2014-03-14

A Little DB2 SQL Adventure

I don't usually blog about this sort of technical stuff, though I deal with it daily. That probably explains right there why I avoid it as if it is tainted by the plague. But this particular problem was interesting enough that I thought it might be worth conveying it.

The challenge for my associate came in the form of a bit of SQL that needed to pull apart a string (unknown until runtime) before it was inserted into a data store. A stored procedure wasn't possible, and the parsing requirement was unavoidable.
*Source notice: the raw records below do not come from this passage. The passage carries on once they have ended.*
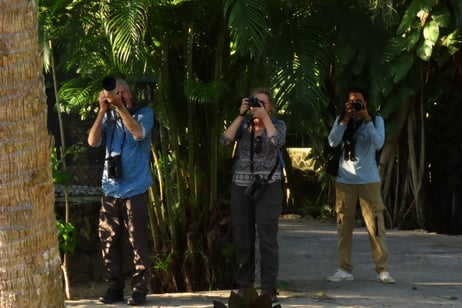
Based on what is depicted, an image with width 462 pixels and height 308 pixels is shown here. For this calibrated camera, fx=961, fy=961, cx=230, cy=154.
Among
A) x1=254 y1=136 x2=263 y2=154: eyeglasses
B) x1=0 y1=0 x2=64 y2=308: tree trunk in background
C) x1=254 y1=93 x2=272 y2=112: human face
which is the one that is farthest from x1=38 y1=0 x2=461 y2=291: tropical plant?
x1=0 y1=0 x2=64 y2=308: tree trunk in background

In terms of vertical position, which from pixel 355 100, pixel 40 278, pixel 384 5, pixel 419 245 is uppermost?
pixel 384 5

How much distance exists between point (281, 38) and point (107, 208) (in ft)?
5.80

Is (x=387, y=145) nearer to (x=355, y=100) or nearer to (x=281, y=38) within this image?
(x=355, y=100)

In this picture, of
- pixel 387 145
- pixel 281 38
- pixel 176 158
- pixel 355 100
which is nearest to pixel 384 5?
pixel 281 38

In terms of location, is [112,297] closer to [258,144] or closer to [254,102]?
[258,144]

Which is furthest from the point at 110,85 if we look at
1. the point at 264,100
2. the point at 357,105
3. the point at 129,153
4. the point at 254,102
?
the point at 357,105

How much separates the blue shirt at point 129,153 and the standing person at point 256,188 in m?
0.59

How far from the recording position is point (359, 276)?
8477 mm

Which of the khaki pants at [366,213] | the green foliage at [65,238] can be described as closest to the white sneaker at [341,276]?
the khaki pants at [366,213]

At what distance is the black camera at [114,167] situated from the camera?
689 centimetres

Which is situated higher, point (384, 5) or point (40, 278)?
point (384, 5)

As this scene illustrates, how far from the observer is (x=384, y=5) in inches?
251

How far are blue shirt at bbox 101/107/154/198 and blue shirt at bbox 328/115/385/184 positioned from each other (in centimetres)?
164

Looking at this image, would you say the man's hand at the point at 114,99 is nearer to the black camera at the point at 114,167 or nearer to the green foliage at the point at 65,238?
the black camera at the point at 114,167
It also had to be done with inline SQL.

It was known that this particular string could have several forms:
  1. A string containing alphanumeric elements separated by a dash;
  2. A string containing alphanumeric elements without a dash; and
  3. A zero-length string containing nothing (that could not be converted to a NULL on the incoming side for reasons not relevant here, but such that COALESCE was suddenly not a functional solution).
The SQL causing them grief had two variations in the INSERT, but to isolate the data elements I'll stay with simple SELECT statements from the system dummy table. And we'll call the input containing the string {Landmark} for the sake of abstraction.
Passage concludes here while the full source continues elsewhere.